* [TEXTE]:

※

Avec l’élection de Ronald Reagan en 1980, un cow-boy déboule à la Maison Blanche
Lorsque Ronald Reagan remporte l’élection de novembre 1980, après deux mandats de gouverneur de Californie et deux candidatures ratées à la présidentielle, le pays est en proie au doute.
Ronald Reagan dans les Montagnes Blanches. GALEN ROWELL/CORBIS VIA GETTY IMAGES
L’économie a été durement frappée par les chocs pétroliers de 1973 et 1979. Le chômage s’envole. La guerre du Vietnam a laissé derrière elle un goût d’humiliation. La menace soviétique étend son ombre. L’ex-acteur hollywoodien, lui, ne doute pas. Pas une seconde. Les Américains veulent croire en ce président qui leur promet – bien avant Trump, qui a recyclé son slogan – de « rendre sa grandeur à l’Amérique » (« Make America Great Again »).
« La droite américaine y a vu la réaffirmation de la puissance des Etats-Unis après la défaite au Vietnam », explique l’historien Doug Rossinow, auteur de « The Reagan Era. A History of the 1980s » (Columbia University Press, 2015, non traduit). De fait, après huit ans de pouvoir, quand il tirera solennellement sa révérence depuis le bureau Ovale, Reagan lancera d’une voix semblant aujourd’hui sortie d’un 33-tours : « My fellow Americans, nous voulions changer une nation, et nous avons changé un monde. »

※

* [LIGNES FOURNIES]:
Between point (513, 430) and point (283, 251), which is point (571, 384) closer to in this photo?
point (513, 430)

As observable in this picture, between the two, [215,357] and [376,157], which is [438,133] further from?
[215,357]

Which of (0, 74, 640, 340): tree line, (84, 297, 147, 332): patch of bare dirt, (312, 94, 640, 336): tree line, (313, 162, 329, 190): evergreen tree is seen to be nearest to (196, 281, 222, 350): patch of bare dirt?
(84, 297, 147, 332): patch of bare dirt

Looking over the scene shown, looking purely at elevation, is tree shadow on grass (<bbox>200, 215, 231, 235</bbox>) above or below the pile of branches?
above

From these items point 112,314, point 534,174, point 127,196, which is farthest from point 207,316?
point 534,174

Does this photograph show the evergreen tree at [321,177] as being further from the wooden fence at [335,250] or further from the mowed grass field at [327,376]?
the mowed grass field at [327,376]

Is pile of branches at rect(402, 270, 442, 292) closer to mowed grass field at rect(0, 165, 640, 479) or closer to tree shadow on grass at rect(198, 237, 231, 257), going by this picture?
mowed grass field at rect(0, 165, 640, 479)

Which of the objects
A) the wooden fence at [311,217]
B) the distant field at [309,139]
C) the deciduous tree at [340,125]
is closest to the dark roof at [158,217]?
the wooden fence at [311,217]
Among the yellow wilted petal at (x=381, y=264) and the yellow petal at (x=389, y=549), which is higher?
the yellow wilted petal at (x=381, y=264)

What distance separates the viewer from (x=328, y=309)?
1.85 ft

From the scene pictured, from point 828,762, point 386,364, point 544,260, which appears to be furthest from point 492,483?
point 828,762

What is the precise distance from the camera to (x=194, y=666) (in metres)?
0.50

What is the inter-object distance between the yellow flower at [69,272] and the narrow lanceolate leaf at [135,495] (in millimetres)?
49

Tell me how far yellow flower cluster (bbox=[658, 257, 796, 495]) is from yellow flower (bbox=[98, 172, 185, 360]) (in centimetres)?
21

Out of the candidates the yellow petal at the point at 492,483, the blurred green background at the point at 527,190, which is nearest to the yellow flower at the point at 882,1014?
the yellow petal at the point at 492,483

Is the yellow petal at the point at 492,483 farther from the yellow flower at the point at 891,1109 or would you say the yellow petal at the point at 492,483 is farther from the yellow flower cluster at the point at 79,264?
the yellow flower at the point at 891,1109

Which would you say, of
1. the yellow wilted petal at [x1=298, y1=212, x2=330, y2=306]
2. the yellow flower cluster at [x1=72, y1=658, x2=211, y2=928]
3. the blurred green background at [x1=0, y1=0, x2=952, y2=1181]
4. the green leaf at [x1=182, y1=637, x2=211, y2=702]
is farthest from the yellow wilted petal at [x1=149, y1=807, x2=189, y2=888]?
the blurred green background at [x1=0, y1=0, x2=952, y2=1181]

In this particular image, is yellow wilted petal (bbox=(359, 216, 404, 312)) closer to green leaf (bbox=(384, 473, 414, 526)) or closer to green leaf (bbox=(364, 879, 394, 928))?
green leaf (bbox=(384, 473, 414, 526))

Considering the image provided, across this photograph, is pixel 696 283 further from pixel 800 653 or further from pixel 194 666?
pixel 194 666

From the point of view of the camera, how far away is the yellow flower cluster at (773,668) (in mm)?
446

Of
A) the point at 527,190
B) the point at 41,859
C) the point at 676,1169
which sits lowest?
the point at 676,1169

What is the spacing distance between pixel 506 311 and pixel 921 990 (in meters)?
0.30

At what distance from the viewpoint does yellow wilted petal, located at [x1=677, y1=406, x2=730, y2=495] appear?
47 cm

※

* [CONSIGNES]:
[A] D'après le texte sur l'élection de Ronald Reagan, par quels événements l'économie américaine a-t-elle été durement frappée ?
[B] Relevez toutes les années mentionnées dans le texte sur l'élection de Ronald Reagan.
[C] Recopiez, dans le texte sur l'élection de Ronald Reagan, tout le passage allant de « Avec l’élection de » jusqu'à « proie au doute. » inclus.
Pour répondre, appuyez-vous uniquement sur le texte.

* [CORRIGÉS]:
[A] Par les chocs pétroliers de 1973 et 1979.

[B] 1980, 1973, 1979, 2015

[C]
Avec l’élection de Ronald Reagan en 1980, un cow-boy déboule à la Maison Blanche
Lorsque Ronald Reagan remporte l’élection de novembre 1980, après deux mandats de gouverneur de Californie et deux candidatures ratées à la présidentielle, le pays est en proie au doute.